Sem lideranças políticas conhecidas, sem o chamariz de atores globais ou de freqüentadores da revista “Caras”; convocadas apenas pela internet, 2.000 pessoas –segundo cálculos da Polícia Militar– reuniram-se ontem em frente ao edifício da Fiesp (Federação das Indústrias do Estado de São Paulo) para manifestar-se contra o governo do presidente Luiz Inácio Lula da Silva.
Com o nome oficial de “Movimento Fora Lula! O Brasil Acordou!”, a mobilização de ontem é a tradução para o mundo real dos protestos que, no mundo virtual, já congregam 196.007 pessoas –este é o número de membros da comunidade “Fora Lula” do Orkut.
Manifestações foram realizadas também em Brasília, Rio de Janeiro, Belo Horizonte, Curitiba, Porto Alegre, Vitória e Campo Grande (somadas, reuniram cerca de mil pessoas).
A palavra de ordem dominante foi o “Fora Lula”. Mas também se ouviram: “Ca-cha-cei-ro, ca-cha-cei-ro”, “va-ga-bun-do, va-ga-bun-do” e “Lula, ladrão, seu lugar é na prisão”. Nas faixas e cartazes, o mesmo tom: “Marta, fora, biscate” e “Lula, maldito, relaxa e vaza”.
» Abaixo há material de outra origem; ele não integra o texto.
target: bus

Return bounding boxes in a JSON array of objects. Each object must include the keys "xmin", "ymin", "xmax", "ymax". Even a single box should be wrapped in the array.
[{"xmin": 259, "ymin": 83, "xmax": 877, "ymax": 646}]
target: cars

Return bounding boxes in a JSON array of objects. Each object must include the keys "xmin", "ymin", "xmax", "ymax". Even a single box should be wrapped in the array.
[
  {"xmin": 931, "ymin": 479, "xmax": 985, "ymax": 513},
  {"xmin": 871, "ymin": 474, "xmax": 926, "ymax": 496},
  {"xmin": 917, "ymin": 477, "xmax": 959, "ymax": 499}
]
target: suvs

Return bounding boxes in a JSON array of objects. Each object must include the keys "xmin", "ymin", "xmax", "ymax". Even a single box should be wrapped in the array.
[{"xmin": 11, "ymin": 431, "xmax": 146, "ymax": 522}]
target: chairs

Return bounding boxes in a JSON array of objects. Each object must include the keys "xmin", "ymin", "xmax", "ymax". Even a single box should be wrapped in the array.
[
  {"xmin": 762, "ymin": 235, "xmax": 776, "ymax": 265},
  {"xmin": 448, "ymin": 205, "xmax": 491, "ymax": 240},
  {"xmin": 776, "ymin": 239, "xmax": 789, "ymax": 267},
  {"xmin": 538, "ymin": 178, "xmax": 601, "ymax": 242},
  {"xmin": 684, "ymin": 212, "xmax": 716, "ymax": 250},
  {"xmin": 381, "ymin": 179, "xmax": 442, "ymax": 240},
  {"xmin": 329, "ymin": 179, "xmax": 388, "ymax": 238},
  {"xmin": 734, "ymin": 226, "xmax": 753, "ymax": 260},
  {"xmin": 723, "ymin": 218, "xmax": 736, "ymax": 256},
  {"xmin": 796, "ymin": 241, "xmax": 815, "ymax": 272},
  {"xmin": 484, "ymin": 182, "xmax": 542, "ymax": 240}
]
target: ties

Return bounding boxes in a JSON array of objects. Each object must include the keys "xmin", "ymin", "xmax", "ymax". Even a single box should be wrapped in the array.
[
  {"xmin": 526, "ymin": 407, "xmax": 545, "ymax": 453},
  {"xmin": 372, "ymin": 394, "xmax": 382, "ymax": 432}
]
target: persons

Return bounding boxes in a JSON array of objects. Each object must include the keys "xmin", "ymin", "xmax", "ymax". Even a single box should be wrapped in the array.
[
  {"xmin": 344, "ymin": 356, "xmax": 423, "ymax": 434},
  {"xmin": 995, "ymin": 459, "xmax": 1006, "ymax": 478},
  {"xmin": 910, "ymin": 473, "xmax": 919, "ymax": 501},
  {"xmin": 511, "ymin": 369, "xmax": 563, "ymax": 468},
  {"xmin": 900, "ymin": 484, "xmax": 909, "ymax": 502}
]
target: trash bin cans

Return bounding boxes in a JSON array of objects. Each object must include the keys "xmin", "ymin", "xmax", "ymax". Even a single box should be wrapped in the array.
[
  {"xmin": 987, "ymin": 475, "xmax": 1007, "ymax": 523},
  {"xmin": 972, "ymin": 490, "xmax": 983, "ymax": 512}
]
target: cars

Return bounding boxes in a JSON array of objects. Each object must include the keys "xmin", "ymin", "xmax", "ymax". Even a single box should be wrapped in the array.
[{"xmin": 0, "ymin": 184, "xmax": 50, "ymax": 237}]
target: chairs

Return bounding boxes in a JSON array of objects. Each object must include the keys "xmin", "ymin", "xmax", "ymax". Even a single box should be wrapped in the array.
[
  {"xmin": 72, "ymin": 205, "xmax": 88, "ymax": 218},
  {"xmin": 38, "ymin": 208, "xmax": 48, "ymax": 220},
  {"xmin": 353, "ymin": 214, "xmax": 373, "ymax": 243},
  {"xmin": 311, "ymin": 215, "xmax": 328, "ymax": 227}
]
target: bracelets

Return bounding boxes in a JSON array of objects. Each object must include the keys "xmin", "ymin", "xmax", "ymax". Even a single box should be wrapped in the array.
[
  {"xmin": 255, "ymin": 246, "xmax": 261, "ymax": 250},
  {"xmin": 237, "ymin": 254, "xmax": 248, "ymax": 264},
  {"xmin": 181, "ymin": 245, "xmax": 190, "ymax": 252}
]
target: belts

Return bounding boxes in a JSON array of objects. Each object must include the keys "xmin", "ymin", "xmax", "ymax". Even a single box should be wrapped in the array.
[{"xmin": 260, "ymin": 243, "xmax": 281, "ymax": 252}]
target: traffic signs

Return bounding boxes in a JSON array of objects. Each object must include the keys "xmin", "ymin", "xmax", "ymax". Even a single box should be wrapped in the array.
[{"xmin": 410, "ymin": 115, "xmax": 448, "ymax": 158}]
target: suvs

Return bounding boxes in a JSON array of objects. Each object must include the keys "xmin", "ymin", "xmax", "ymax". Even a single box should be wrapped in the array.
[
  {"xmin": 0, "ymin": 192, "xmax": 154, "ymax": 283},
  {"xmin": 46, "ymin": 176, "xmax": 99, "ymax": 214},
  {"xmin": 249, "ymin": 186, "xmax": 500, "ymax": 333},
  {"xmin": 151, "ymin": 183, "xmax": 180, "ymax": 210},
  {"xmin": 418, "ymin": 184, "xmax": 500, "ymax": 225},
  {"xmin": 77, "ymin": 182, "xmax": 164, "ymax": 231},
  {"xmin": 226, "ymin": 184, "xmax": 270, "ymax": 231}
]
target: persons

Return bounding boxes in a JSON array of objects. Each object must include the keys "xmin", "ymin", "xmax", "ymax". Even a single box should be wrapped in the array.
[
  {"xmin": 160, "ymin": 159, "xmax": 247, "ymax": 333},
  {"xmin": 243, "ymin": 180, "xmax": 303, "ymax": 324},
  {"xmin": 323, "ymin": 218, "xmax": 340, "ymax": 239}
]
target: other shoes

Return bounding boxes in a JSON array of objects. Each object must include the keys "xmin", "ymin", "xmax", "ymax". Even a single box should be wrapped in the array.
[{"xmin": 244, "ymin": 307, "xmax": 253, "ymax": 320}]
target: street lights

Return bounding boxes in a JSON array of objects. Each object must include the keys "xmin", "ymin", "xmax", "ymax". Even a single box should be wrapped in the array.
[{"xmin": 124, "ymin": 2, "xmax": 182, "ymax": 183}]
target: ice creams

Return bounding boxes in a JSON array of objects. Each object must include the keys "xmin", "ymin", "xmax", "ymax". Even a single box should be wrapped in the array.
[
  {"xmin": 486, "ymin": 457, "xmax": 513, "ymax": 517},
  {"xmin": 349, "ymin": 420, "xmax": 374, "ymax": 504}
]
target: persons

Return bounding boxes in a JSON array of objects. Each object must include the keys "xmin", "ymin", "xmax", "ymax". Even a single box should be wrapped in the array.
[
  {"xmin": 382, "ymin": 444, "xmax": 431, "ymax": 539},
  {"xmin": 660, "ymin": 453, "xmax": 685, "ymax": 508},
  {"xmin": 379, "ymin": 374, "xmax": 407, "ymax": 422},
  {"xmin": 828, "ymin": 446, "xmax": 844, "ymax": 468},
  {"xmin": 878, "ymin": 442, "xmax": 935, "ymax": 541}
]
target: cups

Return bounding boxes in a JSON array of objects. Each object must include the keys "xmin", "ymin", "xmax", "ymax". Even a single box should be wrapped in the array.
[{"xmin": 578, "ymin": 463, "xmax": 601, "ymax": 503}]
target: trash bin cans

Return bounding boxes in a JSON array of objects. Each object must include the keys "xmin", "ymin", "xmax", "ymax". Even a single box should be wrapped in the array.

Militantes pela redução da maioridade penal, pelos “direitos humanos (só) para humanos direitos”, pela imediata construção de um partido nacionalista conservador, e até o movimento “República de São Paulo”, que pretende a separar o estado do restante do país apareceram na manifestação.
Não se via uma só bandeira vermelha. Negros eram os cartazes e as camisetas.
Às 14h30, a cantora Enza Flori, 52, subiu ao carro de som. Agachada, sem ser vista pelo pessoal no chão, ela cantou uma versão meio gospel do “Hino Nacional”. Um amigo segurava-lhe a letra, escrita em caracteres bem grandes, que ela colava com atenção. Enza já foi famosa. Era a “Mascotinha do Rei Roberto Carlos”, nos idos dos anos 60. Hoje, dedica-se à música italiana, especialista que é em Rita Pavone.
Depois da “emoção do hino”, segundo Enza, o carro de som saiu, passeata atrás, rumo ao parque do Ibirapuera, área onde se localizam o Segundo Exército e o Monumento ao Soldado Constitucionalista.
Amiga do coronel Ubiratan Guimarães, o comandante do chamado “Massacre do Carandiru”, que resultou na morte de 111 detentos de um complexo penitenciário paulista, a empresária Ana Prudente, 49, era uma das mais entusiasmadas participantes. “Ele [o coronel Ubiratan], se estivesse vivo, certamente estaria nos apoiando. Ele era desses que nunca fugiu à luta”, disse. O coronel foi assassinado no ano passado.
Com os cabelos loiros e impecavelmente alisados, a empresária e estilista Patricia Guizzardi, 37, recusava ser chamada de representante da “elite branca” (expressão cunhada pelo ex-governador Claudio Lembo). “Eu acho esse comentário até racista. Sou povão. Passei dez carnavais seguidos no Rio de Janeiro, sambando no meio de negros.”
Na passeata de ontem, os jornalistas disputavam a desempregada Jessica Verônica Aquino Nascimento, 25, raríssima negra presente. Segundo ela, seus “irmãos de raça e os pobres em geral, infelizmente, ainda são muito ignorantes”.
Na frente do Segundo Exército, depois de andar 3 km, o pessoal ainda teve forças para gritar “Acorda, Milico! Acorda Milico!”. Daí, surpresa, emendaram-se clássicos da canção de protesto, como “Apesar de Você”, de Chico Buarque, e “Pra Não Dizer Que Não Falei das Flores”, de Vandré.